Repertoire schema

To compute repertoire‑level statistics such as gene‑segment usage or annotation, run repertoire similarity methods like the Jaccard coefficient, or infer the incidence of public receptors, you first need to define a repertoire. In immundata a repertoire is simply a group of receptors that share one or more values from annotation columns. Typical examples of repertoires are patients, tissues for specific patients, patient-specific single-cell clustered populations of T- or B-cells.

Just like with receptors, you can pass a schema to specify how receptors are grouped into repertoires.

For the bulk data, usually, you rely on the metadata table. It could be useful when you want to aggregate together receptors from the same donor or tissue, and then analyse it. Or you may want to filter out non-responders to analyse the responders only. The true power of regrouping repertoires opens up when you work with single-cell data, where you can pass additional information such as cluster information from the SeuratObject or AnnData to annotate immune receptors, and the re-define repertoires.

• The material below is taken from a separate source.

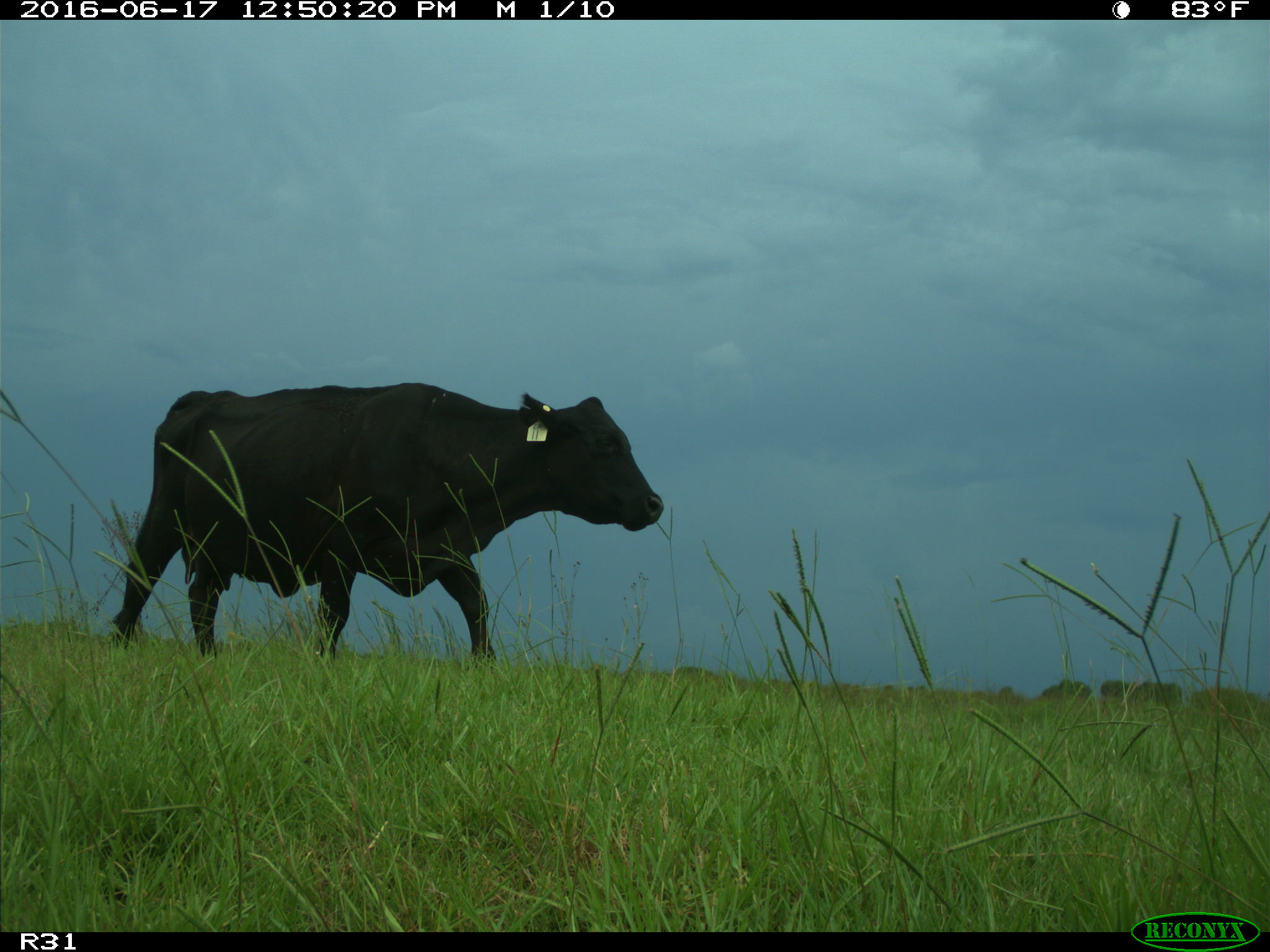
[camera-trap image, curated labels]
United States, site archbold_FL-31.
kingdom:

Important: don't confuse grouping of immune repertoires with grouping in plots. When you define an immune repertoire, all the proportions are recomputed, and each receptor assigned a unique repertoire identifier for faster computations. You create virtual "tables" with immune receptors, and you can work with them separately using filters or mutations, despite that the underlying data structure is still stored as a huge singular table with all receptors. When you plot data, you first compute statistics per defined immune repertoire, and then you group it however you want. You can later plot or re‑group the resulting statistics, but the order of operations matters.